## [WHAT IS REQUIRED]
Please copy the rows below word for word, starting at the line that contains "If you look" and ending at the last line of the rows, with both ends included.

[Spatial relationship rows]
=-=-=-=-=

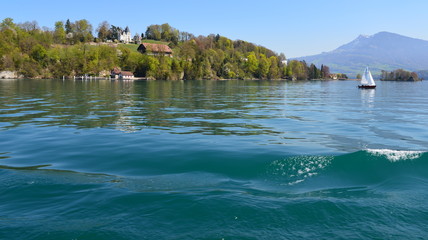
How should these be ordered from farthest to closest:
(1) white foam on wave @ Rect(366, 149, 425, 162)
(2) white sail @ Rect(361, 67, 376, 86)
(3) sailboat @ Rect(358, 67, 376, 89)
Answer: (2) white sail @ Rect(361, 67, 376, 86)
(3) sailboat @ Rect(358, 67, 376, 89)
(1) white foam on wave @ Rect(366, 149, 425, 162)

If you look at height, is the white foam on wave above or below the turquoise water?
above

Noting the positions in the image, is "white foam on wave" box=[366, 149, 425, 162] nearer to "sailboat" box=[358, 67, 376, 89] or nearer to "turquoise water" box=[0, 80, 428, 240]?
"turquoise water" box=[0, 80, 428, 240]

=-=-=-=-=

## [SOLUTION FOR THIS PROBLEM]
If you look at height, is the white foam on wave above or below the turquoise water?
above

Noting the positions in the image, is "white foam on wave" box=[366, 149, 425, 162] nearer to "sailboat" box=[358, 67, 376, 89] or nearer to "turquoise water" box=[0, 80, 428, 240]?
"turquoise water" box=[0, 80, 428, 240]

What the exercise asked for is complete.